Mental health apps can provide short-term benefit for seniors with depression, study shows
For seniors dealing with mental health issues, a digital intervention, such as a smartphone app, can be a lifeline. However, eventually they will need to see a professional to improve their symptoms, a new study states.
Assessing the level of anxiety or depression in seniors can be tricky and statistics are somewhat variable, depending on what region is being studied and whether the data is looking for depression or any mental health issue.
Seniors are at greater risk for feelings of loneliness and isolation, as well as mental distress due to physical and cognitive decline.
At least one study estimates that 37% of long-term care residents have some level of depression.
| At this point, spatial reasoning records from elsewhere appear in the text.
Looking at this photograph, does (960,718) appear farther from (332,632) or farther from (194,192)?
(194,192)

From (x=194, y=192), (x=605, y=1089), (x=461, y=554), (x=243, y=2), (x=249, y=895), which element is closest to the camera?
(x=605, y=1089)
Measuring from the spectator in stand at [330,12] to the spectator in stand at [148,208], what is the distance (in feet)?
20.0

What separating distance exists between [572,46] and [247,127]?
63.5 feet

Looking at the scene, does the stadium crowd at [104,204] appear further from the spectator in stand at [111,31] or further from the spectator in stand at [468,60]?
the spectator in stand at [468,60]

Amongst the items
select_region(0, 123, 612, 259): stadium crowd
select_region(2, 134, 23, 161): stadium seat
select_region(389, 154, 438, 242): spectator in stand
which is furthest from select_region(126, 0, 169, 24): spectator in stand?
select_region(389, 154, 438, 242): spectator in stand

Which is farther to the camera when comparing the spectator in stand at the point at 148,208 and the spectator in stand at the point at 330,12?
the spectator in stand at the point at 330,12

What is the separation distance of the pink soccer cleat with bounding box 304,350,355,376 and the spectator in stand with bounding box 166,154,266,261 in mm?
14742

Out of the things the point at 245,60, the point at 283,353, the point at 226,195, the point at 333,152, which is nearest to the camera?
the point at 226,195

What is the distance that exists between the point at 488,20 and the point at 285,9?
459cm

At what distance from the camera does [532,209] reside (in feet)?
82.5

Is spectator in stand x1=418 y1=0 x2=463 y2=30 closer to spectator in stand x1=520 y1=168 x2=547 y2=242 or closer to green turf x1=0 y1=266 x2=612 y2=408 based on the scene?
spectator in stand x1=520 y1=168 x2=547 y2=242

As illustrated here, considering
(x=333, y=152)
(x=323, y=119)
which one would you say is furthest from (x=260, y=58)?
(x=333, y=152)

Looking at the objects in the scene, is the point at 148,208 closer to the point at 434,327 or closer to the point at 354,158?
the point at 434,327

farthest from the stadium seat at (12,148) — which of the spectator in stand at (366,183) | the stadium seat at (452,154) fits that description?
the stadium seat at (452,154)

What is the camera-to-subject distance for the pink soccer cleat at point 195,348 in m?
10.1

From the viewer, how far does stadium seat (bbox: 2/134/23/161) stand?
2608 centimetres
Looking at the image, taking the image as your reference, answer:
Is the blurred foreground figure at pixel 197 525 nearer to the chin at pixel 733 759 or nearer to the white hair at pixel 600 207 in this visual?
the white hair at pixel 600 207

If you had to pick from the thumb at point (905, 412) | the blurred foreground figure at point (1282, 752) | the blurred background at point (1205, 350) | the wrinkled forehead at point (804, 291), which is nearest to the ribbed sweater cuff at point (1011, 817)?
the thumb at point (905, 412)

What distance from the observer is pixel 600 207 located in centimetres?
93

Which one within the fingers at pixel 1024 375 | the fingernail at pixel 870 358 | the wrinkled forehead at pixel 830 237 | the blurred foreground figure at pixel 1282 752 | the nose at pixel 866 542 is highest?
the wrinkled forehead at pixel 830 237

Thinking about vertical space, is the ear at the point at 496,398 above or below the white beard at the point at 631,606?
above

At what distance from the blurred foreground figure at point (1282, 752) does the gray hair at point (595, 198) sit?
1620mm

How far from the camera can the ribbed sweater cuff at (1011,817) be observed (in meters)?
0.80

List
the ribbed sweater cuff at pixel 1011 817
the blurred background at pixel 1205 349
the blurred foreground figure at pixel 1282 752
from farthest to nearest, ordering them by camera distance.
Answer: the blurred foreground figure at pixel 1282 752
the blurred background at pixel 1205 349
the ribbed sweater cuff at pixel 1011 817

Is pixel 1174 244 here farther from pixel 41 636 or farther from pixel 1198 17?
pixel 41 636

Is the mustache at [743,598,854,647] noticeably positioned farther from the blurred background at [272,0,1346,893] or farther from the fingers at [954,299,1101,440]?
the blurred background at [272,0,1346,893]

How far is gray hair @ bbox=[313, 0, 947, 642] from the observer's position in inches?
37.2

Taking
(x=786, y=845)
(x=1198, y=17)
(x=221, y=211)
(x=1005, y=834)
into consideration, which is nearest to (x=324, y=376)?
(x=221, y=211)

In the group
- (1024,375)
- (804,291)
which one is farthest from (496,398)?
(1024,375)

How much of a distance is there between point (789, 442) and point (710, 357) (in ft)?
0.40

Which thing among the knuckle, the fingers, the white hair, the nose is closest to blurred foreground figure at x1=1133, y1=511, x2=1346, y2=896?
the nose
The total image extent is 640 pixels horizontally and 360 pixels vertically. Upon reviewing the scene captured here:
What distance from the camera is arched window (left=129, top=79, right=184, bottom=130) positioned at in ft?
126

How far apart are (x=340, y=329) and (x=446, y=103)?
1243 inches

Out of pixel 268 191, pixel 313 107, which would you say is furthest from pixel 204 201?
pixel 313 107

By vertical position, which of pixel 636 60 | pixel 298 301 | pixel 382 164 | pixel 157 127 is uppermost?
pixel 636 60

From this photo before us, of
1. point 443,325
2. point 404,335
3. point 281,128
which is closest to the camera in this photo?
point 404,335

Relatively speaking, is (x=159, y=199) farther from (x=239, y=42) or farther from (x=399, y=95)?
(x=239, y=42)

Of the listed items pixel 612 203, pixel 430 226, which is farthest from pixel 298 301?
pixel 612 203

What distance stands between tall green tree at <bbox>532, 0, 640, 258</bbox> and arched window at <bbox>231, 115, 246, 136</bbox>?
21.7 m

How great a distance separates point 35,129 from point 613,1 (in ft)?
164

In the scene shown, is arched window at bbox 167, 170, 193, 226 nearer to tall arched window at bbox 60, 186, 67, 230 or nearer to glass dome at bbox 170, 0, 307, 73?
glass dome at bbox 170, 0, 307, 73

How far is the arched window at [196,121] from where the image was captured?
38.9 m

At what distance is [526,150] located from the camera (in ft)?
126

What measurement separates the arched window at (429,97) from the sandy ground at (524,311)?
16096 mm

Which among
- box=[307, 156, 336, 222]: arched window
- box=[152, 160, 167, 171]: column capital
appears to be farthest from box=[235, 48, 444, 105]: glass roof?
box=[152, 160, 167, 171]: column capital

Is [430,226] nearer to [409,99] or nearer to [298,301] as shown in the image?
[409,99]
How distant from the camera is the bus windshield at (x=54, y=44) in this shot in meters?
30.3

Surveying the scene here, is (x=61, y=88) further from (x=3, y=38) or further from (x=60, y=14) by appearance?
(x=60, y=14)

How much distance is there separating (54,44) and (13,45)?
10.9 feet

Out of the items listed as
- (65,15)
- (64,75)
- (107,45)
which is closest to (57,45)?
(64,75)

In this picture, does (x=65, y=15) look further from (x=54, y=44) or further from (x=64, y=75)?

Others have warned of a “senior mental health crisis.”
However, what seems to be consistent throughout senior living is a shortage of staff or available clinicians who can assist them.
“This study demonstrated the feasibility and acceptability of a simple and affordable intervention that can provide help to a large proportion of older adults with depressive symptoms,” the study authors wrote. “This would be a major achievement in [any region] with a large treatment gap and lack of specialists to cover such a need.”
The researchers looked at a tool called “Viva Vida,” an app that provided a variety of audio and digital messages for users.
Currently there is “little evidence” on apps’ effectiveness to address depression, the authors wrote. However, the authors found that within a three-month timeframe, the app was able to improve users’ mood and mental health to a meaningful degree.
After that time frame, however, the app ceased to be an adequate intervention, the research showed. In addition, based on the metrics they used, the “estimated intervention effect was lower than specified as the original target,” the authors noted, indicating that these apps are at best a stopgap measure.
These findings are similar to past studies’ findings on mobile apps for anyone with depression, young or old, who found such tools can both “get you through a rough time” and simultaneously feel “too good to be true” as an alternative to human care, experts for Harvard Medical School wrote.